January 16, 2012
Guest Post by Dan LUCA. Blog: Casa Europei
The European Union can encourage and facilitate cooperation between Member States in order to develop quality education, however unlike in other policy area’s the EU cannot harmonise any law or regulation of the Member States. The content and organisation of education systems and their cultural and linguistic particularities are fully in the hands of the Member States.
There is therefore very little what EU Institutions can do in terms of education policy. They can however encourage and facilitate voluntary cooperation between Member States. This is why the EU Institutions carry out the strategy of setting-up programs, instead of doing the impossible: imposing legislation.
They encourage and facilitate cooperation between Member States by dangling a very attractive carrot in front of the national competent authorities. Probably the most famous example is the Erasmus program, already active since the 1980’s. The European Commission states: “ERASMUS has become a driver in the modernisation of higher education institutions and systems in Europe”.
This program, based on voluntary participation, requires higher education institutions to adopt an Erasmus University Charter in order to be part of the program. With a budget of more than 450 million Euro, and over 2.2 million participating students since the start of the program, Erasmus is a very successful ‘carrot on a stick’.
There are other, similar, but small, developments in EU education programs, like Leonardo da Vinci (for vocational training), Grundvig (for adult education). However, based on the Erasmus principle, these developments are not remarkable.
The European Council and the European Parliament are now reviewing and discussing the 2014–2020 program proposed by Commissioner for Education, Culture, Multilingualism and Youth, Mrs. Androulla Vassiliou. The program is called: ‘Erasmus for all‘, and it would bring together seven existing programs into one.
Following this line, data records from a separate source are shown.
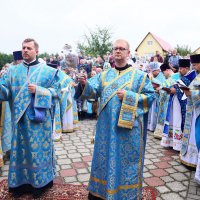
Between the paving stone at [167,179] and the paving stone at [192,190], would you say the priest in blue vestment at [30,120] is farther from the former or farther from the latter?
the paving stone at [192,190]

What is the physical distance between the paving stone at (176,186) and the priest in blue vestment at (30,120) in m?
1.89

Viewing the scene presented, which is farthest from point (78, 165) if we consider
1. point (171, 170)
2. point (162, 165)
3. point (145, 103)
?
point (145, 103)

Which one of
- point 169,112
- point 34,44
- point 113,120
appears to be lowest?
point 169,112

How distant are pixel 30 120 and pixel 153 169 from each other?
257 centimetres

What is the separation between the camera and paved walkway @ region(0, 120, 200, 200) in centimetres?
436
But this program does not have too many new elements; rather it is bringing existing elements together for a more efficient use of resources and easier access for participants. My question is why? Where is the innovation in the EU education policy area?
For my PhD thesis, which I finished 5 years ago, I did research to find new programs in the EU education area: today’s education does not sufficiently reflect a European dimension. The practical part of my research was done by an NGO – a project under the name Eureca. EURECA was conceived as a Campaign for European Education focusing on five main aims:
- Raising awareness for the importance of Education for the future integration of Europe and its citizens;
- Establishing a dialogue and an open exchange of ideas (horizontal – among students of all disciplines – and vertical – between students and decision -makers);
- Underlining the role that the European Union is playing in influencing European Education;
- Paying special attention to the role that Media can play in this issue;
- Elaborating a Proposal for a New Education Program.
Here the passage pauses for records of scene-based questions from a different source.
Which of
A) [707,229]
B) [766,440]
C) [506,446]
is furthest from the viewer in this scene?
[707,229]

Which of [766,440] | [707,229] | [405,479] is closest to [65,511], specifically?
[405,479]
Main conclusions of the research:
- In the contemporary world students treat their summer break as a vital period for personal development and learning. We believe that setting up framework for accessible short courses, up to 2 months, would bring out better cultural understanding and academic enrichment for one’s studies. Such action will involve new technologies and offer opportunities for students who fall out of current mobility scheme;
- Open to the youth in general, not only to students (age: 18 – 26);
- Implementation via European and regional structures, not involving the national structures;
- The “mobility” should be only co-financed by an EU program (50%), the rest is supported by the regional and local authorities and private sector.
I proposed a “Summer Erasmus” program, a supplement to the Erasmus program, which would complement it by enabling students to develop themselves through a ‘summer university’. An example of an association already that is experienced in carrying out summer university programs is AEGEE. In 2011 they had 77 participating universities, which accounted for over 2200 places. Their reach seems a bit limited, but the structures in place make a good and strong example for a “Summer Erasmus” program.
This proposal has already been presented to the two EU Commissioners responsible for Education (Viviane Reding in 2003 and Jan Figel in 2006), but without success for the 2007-2013 programs.
In my view, Europe is in need of innovation, continuous development and opportunities in the field of education. Taking the 2014-2020 ‘Erasmus for All’ proposal into consideration: yes, this might make the existing structures and programs more accessible and efficient, but I would like to put this forward again: where is the development to further integrate the EU Member States more in the field of education? And ultimately: where is the innovation in the European education policy area?